• REQUIRED TASK
Select each line below that contains the word "plaza", and copy those lines out in full.

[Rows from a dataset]
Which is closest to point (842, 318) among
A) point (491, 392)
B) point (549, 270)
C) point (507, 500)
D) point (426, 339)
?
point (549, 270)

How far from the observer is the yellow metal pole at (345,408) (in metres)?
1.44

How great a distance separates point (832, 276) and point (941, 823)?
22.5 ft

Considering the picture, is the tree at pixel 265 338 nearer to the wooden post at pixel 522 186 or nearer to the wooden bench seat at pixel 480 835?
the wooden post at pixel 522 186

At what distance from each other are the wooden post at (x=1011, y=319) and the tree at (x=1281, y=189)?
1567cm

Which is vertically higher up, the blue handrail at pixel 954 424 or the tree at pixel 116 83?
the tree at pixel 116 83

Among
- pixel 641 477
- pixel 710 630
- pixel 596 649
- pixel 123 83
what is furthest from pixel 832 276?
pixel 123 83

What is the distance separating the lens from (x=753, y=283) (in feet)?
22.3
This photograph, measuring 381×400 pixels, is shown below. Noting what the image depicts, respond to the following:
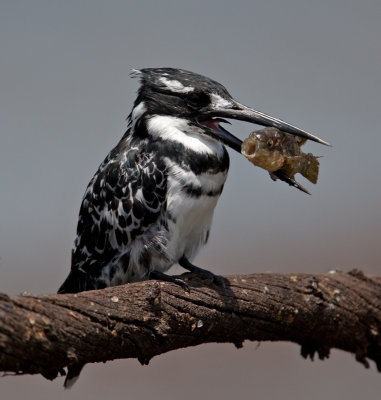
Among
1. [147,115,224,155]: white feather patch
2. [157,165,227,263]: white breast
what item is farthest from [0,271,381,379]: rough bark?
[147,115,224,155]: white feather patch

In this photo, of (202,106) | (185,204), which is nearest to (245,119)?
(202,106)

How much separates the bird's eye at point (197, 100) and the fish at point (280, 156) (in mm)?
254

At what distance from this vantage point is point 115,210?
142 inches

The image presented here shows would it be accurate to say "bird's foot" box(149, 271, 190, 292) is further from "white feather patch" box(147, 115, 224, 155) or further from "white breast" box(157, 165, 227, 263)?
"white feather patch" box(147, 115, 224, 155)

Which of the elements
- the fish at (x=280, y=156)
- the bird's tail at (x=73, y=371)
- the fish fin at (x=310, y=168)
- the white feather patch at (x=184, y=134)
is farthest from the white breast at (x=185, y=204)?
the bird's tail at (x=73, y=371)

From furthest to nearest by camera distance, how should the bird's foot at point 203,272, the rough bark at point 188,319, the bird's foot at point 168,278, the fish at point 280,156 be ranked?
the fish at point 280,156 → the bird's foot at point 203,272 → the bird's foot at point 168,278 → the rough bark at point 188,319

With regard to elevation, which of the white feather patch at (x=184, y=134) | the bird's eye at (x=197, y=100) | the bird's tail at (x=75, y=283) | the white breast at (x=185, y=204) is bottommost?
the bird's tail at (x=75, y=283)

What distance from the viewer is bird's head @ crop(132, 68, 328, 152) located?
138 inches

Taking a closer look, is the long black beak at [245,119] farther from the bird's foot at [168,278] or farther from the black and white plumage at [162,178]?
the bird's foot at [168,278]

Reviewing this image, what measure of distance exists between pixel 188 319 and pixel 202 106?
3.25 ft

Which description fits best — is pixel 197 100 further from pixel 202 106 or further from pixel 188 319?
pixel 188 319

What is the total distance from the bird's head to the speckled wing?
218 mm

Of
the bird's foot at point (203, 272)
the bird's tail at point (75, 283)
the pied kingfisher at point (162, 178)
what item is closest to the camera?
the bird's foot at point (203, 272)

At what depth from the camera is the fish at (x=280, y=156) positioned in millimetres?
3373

* * *

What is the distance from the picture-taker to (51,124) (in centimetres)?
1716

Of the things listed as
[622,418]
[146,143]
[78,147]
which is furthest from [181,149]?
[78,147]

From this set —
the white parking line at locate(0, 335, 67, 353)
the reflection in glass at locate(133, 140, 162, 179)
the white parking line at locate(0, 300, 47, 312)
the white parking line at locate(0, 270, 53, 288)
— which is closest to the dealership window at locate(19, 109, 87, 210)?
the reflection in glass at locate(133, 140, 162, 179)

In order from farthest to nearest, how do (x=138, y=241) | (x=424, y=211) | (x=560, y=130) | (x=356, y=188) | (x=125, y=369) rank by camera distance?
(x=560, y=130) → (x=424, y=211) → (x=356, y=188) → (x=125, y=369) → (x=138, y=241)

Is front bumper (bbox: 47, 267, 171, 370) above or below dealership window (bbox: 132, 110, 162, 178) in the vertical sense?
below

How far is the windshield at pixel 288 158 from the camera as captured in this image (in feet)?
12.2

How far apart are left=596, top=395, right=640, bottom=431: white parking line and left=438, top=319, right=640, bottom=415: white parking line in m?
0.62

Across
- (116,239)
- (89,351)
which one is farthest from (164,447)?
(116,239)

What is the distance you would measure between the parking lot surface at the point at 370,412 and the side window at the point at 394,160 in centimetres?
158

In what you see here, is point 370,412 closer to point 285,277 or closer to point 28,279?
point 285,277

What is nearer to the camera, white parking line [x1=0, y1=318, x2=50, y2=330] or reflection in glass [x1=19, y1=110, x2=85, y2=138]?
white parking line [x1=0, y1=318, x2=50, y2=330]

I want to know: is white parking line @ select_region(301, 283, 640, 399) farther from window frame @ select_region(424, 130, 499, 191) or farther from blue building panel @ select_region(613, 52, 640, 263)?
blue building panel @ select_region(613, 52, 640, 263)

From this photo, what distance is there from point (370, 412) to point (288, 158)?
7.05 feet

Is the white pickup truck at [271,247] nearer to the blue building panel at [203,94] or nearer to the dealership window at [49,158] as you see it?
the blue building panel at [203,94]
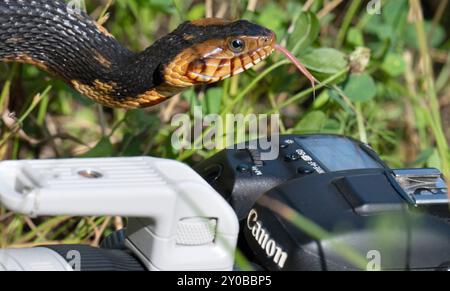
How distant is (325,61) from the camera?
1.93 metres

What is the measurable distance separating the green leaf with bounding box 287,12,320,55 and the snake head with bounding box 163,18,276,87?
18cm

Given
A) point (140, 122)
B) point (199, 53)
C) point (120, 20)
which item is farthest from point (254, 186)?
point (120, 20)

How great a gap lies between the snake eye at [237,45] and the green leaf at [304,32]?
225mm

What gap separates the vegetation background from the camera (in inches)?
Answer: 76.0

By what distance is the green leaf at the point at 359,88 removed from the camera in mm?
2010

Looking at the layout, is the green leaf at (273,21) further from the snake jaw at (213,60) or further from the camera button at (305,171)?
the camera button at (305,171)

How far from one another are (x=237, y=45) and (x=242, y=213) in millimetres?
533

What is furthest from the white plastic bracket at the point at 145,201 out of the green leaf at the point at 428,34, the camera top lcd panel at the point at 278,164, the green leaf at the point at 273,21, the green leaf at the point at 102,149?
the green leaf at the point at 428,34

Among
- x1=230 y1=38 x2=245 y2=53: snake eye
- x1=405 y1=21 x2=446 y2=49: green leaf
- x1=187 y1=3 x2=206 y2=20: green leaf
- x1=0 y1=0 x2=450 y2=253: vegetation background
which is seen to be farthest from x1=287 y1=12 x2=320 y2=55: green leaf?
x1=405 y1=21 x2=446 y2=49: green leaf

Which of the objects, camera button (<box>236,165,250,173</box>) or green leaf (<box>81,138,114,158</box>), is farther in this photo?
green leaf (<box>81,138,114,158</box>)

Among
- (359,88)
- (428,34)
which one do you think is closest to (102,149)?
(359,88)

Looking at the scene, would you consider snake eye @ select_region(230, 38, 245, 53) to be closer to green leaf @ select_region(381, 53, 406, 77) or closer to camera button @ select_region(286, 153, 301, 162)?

==

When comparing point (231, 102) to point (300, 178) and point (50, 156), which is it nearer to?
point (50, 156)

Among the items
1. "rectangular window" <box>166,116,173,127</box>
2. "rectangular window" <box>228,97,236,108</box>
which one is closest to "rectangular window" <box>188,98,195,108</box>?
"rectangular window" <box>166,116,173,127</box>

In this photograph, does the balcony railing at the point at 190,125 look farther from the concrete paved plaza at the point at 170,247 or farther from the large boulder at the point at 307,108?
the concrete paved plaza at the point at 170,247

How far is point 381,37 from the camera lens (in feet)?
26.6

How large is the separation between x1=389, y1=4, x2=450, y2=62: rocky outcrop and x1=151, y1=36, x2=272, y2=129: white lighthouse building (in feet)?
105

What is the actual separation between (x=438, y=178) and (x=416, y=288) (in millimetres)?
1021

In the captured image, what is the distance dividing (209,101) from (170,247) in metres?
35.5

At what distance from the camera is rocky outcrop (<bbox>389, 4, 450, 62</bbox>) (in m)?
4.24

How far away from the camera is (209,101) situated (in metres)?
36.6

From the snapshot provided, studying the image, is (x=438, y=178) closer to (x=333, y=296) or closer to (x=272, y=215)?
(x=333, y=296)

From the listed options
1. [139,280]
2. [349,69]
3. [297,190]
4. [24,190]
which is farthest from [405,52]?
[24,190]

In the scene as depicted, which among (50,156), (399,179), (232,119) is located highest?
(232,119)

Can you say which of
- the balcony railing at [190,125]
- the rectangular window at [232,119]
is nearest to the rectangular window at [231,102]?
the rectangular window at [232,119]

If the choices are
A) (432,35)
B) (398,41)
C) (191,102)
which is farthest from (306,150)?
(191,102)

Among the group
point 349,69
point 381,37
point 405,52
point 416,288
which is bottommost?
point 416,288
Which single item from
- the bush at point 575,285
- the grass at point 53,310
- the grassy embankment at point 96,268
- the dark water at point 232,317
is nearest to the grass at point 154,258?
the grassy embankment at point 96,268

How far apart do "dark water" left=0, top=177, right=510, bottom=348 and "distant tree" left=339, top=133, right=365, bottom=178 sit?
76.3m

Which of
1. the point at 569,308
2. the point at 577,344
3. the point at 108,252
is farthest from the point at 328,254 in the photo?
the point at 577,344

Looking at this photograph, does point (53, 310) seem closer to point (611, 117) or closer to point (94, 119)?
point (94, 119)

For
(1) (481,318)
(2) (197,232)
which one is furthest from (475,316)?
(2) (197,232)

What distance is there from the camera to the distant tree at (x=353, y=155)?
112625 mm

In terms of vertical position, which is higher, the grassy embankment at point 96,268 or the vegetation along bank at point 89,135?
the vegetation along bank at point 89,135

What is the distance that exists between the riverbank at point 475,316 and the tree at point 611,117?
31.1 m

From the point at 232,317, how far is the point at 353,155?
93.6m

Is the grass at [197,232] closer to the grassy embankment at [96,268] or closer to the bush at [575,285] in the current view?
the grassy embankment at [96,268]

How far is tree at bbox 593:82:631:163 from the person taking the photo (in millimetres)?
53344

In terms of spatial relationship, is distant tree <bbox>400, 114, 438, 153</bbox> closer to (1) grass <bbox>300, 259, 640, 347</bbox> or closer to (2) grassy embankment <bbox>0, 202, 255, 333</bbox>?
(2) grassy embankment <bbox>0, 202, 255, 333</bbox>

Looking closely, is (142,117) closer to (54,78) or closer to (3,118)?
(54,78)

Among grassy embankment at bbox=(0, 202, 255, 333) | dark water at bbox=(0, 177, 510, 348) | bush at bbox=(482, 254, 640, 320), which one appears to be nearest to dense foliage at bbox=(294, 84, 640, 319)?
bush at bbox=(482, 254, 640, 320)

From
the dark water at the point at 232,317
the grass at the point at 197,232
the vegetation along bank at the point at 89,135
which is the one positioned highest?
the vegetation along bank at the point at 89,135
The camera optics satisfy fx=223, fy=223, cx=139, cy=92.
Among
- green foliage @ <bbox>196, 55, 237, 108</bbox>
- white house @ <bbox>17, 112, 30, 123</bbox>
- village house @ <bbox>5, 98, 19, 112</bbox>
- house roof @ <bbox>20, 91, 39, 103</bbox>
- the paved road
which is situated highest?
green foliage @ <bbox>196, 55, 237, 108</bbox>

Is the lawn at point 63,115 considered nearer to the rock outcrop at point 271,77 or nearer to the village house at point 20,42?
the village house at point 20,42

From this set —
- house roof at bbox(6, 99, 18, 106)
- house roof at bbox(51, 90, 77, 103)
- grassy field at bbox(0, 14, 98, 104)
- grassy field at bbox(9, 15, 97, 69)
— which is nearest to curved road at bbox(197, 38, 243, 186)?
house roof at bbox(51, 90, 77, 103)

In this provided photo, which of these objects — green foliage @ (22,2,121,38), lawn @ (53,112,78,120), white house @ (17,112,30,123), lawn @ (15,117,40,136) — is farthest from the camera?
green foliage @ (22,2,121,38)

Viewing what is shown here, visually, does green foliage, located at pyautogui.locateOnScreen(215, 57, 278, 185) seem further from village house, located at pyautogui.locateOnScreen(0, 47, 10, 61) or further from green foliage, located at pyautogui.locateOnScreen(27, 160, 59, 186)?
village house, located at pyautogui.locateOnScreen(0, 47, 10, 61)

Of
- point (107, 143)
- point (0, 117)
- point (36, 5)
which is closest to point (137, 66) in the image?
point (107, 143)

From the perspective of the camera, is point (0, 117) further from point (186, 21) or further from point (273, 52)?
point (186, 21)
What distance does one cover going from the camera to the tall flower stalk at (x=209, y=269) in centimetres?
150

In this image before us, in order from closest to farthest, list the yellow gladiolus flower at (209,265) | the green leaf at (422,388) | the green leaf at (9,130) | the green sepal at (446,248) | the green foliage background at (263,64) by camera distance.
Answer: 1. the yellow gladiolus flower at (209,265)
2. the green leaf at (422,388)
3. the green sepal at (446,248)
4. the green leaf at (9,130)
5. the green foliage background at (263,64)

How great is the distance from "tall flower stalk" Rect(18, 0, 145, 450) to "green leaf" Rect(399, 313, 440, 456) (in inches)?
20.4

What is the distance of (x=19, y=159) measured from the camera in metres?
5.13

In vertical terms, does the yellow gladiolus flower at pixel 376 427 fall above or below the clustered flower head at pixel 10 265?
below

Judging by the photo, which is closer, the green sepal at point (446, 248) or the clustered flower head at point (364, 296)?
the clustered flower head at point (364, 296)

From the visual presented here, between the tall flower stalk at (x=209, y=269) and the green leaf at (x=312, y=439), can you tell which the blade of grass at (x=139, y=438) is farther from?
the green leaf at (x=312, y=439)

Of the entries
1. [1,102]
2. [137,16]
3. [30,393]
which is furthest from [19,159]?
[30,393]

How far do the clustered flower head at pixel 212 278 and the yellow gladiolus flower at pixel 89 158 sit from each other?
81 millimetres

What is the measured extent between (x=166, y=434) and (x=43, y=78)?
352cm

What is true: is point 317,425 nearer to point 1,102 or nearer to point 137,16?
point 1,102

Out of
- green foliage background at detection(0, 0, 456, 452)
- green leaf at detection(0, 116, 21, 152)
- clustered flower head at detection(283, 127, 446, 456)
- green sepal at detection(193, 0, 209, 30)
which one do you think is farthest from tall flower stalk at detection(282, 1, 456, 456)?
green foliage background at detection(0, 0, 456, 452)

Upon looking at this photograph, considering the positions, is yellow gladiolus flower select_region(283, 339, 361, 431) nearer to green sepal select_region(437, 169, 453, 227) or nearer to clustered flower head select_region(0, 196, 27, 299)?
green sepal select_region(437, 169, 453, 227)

• TASK OUTPUT
In this photograph, does the balcony railing at the point at 190,125 look farther from the concrete paved plaza at the point at 170,247 or farther from the large boulder at the point at 307,108?
the concrete paved plaza at the point at 170,247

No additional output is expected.